E Sidney passa pelo maior desafio da sua vida, onde ela sai de uma ajudante ou sous chef para agora se tornar a chef do restaurante novo.
Essa série definitivamente te ensina porque um prato é mais caro e outro é mais barato. Você vai entender que, quando chega a um restaurante e o prato vem em sua perfeição de temperatura, texturas, sabores, equilíbrio, não está faltando sal nem outro tempero, a decoração vem linda, o atendimento é bom, você se sente confortável, está tudo limpo e chegando no tempo certo, isso tudo tem um custo muito alto e tem um processo muito bem elaborado por trás.
E quando você tem esse serviço do máximo de excelência, que não se resume apenas ao alimento, mas sim a tudo isso que está no entorno, obviamente que esse prato vai ser mais caro.
E o ponto áureo da série, para mim, é que ela mostra a vida pessoal e tudo o que está acontecendo com cada um dos personagens, desde flashbacks mostrando de onde eles vieram, o que tiveram que atravessar para chegar ao estado em que estão hoje, além de apresentar o que eles passam atualmente na vida deles e que, obviamente, reflete nas suas atitudes dentro do restaurante, na sua vida profissional.
O clima sempre tenso de discussões afloradas, de atitudes impensadas, muitas vezes infantis, você percebe que não tem relação direta com o que está acontecendo naquele momento e sim com feridas que trazemos da nossa vida pessoal e abalos emocionais que não temos controle ainda, sendo refletidos no ambiente de trabalho.
Mas a gente percebe que lá é criada uma família, onde nenhum abandona o outro, onde eles vão passando as dificuldades juntos, até porque cada um deles consegue compreender o lado pessoal do outro.
E isso é uma família: é quando sabemos a essência de cada um e temos paciência, mesmo que com discussões e xingamentos, mas que na hora que realmente o outro precisa da nossa mão, nós estamos lá para dá-la.
Outro ensinamento incrível da série é sobre o perdão.

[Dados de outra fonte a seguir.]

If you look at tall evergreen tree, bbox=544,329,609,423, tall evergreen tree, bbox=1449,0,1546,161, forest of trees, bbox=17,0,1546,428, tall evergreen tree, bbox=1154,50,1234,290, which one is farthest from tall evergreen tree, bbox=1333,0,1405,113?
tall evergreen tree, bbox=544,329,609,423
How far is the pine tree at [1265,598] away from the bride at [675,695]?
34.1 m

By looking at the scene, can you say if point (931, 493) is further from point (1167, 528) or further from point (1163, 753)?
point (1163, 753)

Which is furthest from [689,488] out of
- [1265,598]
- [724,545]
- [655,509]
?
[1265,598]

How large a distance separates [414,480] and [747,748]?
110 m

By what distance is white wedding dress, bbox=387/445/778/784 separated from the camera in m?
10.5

Sim, você vai ver que muitas situações e discussões levaram para um caminho onde você imagina que jamais haveria perdão, onde essas pessoas nunca mais olhariam uma na cara da outra.
Mas que, para um bem maior e por valorizar o sentimento de amor e os laços que já foram criados, eles sempre acham uma forma de perdoar, mesmo que seja dolorido e muito difícil, cada um deles achando a coragem dentro de si para romper o orgulho e dar o seu perdão ao próximo.
A nova temporada já está no ar e começa com um capítulo incrível e poético. A trilha sonora acompanha esse clima, onde Carmen se aprofunda na sua essência, em tudo que ele já passou na sua vida, tudo o que ele entende sobre um restaurante de alta gastronomia, todo o seu talento natural atrelado à dedicação e abdicação.
Nesse capítulo, vemos tudo que ele larga para se dedicar a um propósito de vida, mesmo que esteja sofrendo e cheio de dúvidas e incertezas. Mostra que o único caminho para obtermos o sucesso que desejamos é através de organização, metas e foco.
Como um profissional de alimentos e bebidas, um chef de cozinha, eu fico extremamente feliz por essa série ter existido, da produção ter sido tão bem feita, dela ser tão realista, porque ela mostra realmente a essência de um restaurante e o que é ser um profissional de alimentos e bebidas.
Ela desmistifica apenas o lado glamouroso de programas de culinária de TV; ela é um serviço público prestado ao mundo para entendermos o que é ter um restaurante, quais são todos os desafios, e que o maior deles não está nem na comida nem no ambiente, mas sim em como lidar com as pessoas.
Quero que você assista, aproveite muito e depois me fale o que achou.